## Brief
After locating the line containing "genus: Odocoileus", transcribe that line and all following lines exactly, stopping only at the end of the records.

## Available data
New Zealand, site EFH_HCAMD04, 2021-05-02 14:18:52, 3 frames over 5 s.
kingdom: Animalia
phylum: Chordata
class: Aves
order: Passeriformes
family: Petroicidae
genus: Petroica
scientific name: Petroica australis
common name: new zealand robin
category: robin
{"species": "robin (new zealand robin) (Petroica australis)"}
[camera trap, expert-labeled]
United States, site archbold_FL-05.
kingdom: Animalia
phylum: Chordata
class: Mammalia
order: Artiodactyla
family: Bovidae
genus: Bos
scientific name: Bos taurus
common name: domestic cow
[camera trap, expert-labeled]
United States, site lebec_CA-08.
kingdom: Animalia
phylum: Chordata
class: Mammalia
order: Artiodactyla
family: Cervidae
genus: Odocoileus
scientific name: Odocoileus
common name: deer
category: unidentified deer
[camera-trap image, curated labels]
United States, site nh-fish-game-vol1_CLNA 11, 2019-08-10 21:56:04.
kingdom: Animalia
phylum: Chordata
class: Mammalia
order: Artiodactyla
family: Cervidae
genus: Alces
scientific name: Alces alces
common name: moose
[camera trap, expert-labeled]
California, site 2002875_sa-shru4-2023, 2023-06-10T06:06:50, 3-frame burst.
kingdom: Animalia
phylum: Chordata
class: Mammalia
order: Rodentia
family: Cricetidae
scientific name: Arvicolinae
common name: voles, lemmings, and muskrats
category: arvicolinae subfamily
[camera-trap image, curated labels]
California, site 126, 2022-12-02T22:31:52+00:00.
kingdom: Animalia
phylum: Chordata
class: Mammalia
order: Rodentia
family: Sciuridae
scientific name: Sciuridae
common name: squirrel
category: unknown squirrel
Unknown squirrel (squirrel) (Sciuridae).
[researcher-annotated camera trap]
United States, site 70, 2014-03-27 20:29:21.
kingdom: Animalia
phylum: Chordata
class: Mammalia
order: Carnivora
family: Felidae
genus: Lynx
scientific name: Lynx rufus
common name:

## Solution to the exercise
genus: Odocoileus
scientific name: Odocoileus
common name: deer
category: unidentified deer
[camera-trap image, curated labels]
United States, site nh-fish-game-vol1_CLNA 11, 2019-08-10 21:56:04.
kingdom: Animalia
phylum: Chordata
class: Mammalia
order: Artiodactyla
family: Cervidae
genus: Alces
scientific name: Alces alces
common name: moose
[camera trap, expert-labeled]
California, site 2002875_sa-shru4-2023, 2023-06-10T06:06:50, 3-frame burst.
kingdom: Animalia
phylum: Chordata
class: Mammalia
order: Rodentia
family: Cricetidae
scientific name: Arvicolinae
common name: voles, lemmings, and muskrats
category: arvicolinae subfamily
[camera-trap image, curated labels]
California, site 126, 2022-12-02T22:31:52+00:00.
kingdom: Animalia
phylum: Chordata
class: Mammalia
order: Rodentia
family: Sciuridae
scientific name: Sciuridae
common name: squirrel
category: unknown squirrel
Unknown squirrel (squirrel) (Sciuridae).
[researcher-annotated camera trap]
United States, site 70, 2014-03-27 20:29:21.
kingdom: Animalia
phylum: Chordata
class: Mammalia
order: Carnivora
family: Felidae
genus: Lynx
scientific name: Lynx rufus
common name:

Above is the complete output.